The group behind the uptiering transaction consisted of Invesco, Canyon, Bain, and Eaton Vance. Subsequent to that move, Invesco pushed for four additional credit agreement amendments that would essentially put it in charge of Robertshaw’s bankruptcy process. Those amendments also set Robertshaw up for a January 2024 Chapter 11 filing.
Notably, Invesco did all of this without looping in the other three firms it teamed up with in the May 2023 uptiering.
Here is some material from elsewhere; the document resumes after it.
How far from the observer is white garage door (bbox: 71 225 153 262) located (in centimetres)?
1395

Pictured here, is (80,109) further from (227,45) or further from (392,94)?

Based on witness testimony (more on that in a second), the firms were irate, and tried to understand what their options were.
The decision the ad hoc group — now consisting of Bain, Canyon, and Eaton Vance — landed on was to team up with One Rock and Robertshaw to repay virtually all of the appliance partsmaker’s debt that Invesco held while setting themselves up as the new required lenders.
Echoing the ad hoc group’s reaction to its own machinations, Invesco was caught off guard and ended up suing over this latest transaction in New York court — litigation that ended up being superseded by Robertshaw’s bankruptcy filing, bringing us to the adversary proceeding in US Bankruptcy Court for the Southern District of Texas.
Shock, anger
Witness testimony painted a picture of surprise and frustration on the part of the ad hoc group.
When asked if he was “angry” after learning of the amendments, Andrew Hailey of Bain Capital said yes. Scott Borenstein from Canyon said he was “shocked” when he learned of the transaction.
Despite the emotional reactions described, witnesses said that those feelings did not motivate the fifth amendment to the credit agreement — the one being challenged in the trial by Invesco.
Witnesses from Invesco likewise described their surprise when they learned of the amendment put in place by the ad hoc group without their knowledge.
In the end, Lopez determined that the messages and commentary from the ad hoc group didn’t indicate there was ill intent behind the transaction that stripped Invesco of its required lender status.